Trabzonspor'un futbolu her maç bizi yanıltıyor. "Evet, iyi olacak" dediğimiz anda sonraki karşılaşma tamamen hayal kırıklığı. "Böyle futbol mu olur" dediğimiz anda sonraki karşılaşmada şaşırtıyor.
Bu inişli, çıkışlı grafiklere alıştık artık.

Belli ki yıllardır eksik ve yanlış giden şeylerin oturması zaman alacak. Ersun Yanal'ın sahaya sürdüğü 11 kafasındaki soru işaretlerinin kalkmadığını, elindeki kadro yapısıyla oynatacağı oyunun örtüşmediğini ortaya koyuyor. Bu maçlar forma şansı bulamayan oyuncuların kendini göstermesi ve lige hazır hale getirilmesi için bulunmaz nimet iken Ersun Yanal, hangilerinin as hangilerinin yedek olacağına karar veremiyor.

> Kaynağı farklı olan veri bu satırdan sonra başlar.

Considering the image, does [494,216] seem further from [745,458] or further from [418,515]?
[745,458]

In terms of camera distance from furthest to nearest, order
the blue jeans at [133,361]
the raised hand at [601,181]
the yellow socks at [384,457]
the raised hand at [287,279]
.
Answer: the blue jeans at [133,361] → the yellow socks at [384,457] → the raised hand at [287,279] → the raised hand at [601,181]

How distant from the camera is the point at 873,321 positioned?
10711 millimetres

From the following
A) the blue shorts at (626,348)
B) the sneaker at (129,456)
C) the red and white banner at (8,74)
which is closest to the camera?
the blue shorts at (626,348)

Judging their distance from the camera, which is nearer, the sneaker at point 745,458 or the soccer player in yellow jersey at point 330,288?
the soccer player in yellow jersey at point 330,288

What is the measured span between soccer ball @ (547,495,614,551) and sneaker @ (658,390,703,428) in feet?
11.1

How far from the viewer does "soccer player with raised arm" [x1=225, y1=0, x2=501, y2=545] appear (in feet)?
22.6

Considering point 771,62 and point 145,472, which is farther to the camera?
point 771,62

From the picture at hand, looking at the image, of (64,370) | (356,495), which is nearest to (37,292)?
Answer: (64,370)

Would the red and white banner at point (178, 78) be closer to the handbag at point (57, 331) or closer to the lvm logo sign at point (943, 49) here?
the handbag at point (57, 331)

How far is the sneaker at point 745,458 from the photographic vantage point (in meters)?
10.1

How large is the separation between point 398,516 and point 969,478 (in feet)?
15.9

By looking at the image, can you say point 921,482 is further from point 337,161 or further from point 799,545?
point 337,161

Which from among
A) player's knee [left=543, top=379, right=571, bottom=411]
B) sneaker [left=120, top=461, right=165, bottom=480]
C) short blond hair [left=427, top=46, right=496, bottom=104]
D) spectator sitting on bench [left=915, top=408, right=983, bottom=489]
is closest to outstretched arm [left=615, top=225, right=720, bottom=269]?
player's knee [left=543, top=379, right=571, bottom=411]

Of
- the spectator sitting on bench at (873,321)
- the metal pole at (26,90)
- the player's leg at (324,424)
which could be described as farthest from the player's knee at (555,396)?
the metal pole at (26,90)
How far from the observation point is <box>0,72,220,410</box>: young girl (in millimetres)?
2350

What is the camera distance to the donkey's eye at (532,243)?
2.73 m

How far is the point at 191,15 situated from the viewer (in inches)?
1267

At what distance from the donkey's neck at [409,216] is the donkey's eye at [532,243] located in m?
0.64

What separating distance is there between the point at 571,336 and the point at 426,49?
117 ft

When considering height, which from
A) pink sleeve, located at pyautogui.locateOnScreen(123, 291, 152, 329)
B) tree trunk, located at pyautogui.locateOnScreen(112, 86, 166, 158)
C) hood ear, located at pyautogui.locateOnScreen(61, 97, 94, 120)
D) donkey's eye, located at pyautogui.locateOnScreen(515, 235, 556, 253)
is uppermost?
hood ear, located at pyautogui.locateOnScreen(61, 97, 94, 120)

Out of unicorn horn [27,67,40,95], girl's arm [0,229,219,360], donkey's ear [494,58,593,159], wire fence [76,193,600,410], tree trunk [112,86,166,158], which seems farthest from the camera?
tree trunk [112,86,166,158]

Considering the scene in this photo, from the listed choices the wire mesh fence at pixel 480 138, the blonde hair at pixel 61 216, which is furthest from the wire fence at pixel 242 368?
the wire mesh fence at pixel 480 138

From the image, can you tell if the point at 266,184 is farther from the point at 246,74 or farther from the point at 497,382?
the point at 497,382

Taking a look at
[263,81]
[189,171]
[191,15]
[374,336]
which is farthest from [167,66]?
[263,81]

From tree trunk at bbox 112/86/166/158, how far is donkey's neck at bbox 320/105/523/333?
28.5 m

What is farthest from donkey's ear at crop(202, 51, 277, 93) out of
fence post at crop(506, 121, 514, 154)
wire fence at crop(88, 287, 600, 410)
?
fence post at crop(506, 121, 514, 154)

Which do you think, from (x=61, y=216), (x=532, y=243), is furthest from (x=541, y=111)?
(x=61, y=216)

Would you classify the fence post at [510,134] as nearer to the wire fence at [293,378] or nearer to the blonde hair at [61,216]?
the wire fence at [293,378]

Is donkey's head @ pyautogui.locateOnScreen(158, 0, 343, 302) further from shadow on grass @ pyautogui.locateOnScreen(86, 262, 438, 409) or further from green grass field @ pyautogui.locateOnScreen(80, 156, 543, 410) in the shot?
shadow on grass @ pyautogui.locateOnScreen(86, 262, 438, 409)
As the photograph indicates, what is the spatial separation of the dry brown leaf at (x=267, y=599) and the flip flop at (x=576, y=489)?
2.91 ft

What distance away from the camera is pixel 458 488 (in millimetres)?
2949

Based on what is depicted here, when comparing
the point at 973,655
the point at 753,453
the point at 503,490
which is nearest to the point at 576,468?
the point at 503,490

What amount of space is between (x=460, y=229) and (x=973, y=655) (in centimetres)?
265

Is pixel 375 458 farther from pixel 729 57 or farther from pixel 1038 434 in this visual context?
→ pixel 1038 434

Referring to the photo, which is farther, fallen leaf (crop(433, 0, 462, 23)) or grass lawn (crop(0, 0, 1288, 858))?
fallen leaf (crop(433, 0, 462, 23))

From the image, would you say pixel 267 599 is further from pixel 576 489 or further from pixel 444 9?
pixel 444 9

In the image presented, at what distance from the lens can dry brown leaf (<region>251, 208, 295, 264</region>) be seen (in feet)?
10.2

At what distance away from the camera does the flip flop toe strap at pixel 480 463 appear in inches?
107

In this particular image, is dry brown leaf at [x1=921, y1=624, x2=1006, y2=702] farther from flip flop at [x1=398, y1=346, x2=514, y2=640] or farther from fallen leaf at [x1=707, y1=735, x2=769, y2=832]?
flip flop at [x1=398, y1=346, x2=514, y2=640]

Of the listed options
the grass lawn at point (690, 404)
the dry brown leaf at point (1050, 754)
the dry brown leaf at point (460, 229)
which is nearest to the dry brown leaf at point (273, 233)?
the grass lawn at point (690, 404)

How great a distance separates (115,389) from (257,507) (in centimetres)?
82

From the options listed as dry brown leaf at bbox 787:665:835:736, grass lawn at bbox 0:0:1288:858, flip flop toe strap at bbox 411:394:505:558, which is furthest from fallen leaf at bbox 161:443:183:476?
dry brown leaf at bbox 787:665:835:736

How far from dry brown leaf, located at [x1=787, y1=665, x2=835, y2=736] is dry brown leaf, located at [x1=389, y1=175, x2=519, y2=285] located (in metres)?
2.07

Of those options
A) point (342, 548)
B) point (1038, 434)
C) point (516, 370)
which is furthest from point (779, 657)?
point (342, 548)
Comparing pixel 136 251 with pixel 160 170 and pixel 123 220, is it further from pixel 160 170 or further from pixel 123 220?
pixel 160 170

Makul aklı, futbol aklını göremiyoruz.

Belki yeni ve farklı şeyler deneyecek lakin yapamıyor. Bunda başka bir etkenin, yönetimin başarı için 'acele' etmesi. Herhalde bu durum kendisini baskı altına alıyor. Trabzonspor'un her maçı arayış kokuyor. Arayışta ısrar etmek, yanlışta ısrar etmekten çok iyidir. Düzelmesi için de 'acele' yerine bu sezondan beklentiyi minimumda tutmak lazım.

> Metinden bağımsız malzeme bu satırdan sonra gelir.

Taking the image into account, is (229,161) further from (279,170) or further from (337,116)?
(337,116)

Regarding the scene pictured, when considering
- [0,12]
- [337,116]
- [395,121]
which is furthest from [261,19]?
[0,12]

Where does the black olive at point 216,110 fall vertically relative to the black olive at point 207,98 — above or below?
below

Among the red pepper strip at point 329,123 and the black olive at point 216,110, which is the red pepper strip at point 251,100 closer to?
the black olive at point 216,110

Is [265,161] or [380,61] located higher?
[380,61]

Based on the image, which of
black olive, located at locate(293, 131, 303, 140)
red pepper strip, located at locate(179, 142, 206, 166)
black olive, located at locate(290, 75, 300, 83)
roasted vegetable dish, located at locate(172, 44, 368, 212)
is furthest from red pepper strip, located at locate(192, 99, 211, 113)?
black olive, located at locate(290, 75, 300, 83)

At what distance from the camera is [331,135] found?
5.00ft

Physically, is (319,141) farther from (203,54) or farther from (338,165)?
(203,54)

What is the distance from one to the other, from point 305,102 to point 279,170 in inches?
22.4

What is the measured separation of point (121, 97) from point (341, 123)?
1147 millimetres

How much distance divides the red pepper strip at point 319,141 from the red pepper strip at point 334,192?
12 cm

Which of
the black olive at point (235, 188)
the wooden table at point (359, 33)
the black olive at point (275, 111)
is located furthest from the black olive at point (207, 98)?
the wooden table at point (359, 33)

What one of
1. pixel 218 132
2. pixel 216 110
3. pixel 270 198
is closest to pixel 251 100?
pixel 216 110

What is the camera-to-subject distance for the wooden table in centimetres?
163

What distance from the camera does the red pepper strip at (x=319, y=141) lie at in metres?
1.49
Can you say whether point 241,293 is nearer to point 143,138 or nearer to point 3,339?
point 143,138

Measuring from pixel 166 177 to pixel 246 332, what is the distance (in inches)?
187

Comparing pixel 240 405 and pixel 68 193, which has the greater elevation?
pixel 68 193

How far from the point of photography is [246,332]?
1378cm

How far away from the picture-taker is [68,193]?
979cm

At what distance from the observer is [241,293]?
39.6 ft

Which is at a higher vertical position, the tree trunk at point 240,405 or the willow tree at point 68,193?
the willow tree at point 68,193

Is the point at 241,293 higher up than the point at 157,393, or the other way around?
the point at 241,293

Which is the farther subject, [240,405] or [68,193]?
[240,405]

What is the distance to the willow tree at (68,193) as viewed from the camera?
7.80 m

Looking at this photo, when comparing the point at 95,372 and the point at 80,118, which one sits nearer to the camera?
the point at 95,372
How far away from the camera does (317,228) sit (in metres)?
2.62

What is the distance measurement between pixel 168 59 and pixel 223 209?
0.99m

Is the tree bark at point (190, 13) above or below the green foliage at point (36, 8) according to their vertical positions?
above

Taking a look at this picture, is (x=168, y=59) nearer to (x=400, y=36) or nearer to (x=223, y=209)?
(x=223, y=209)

İşte tam burada dönüp dolaşıp, kadro mühendisliğine geliyoruz. Keşke transferler 'acele' ile değil de profesyonellerin 'mühendisliği' ile yapılsaydı.

Özer'in eski hastalıkları devam ediyor. Takım tam iyi oynayacağı anda el freni görevi görüyor. Tamam, koşuyor, savaşıyor ama hala kendini tanıma sürecinde. O pozisyonundaki futbolcu önce takım arkadaşlarını tanıyacak. Çünkü bölgesi bireysel oynamaya değil kolektif oynamaya yönelik. Yusuf... O'na dair son sözüm; rotasyon oyuncusu olmaya doğru gidiyor.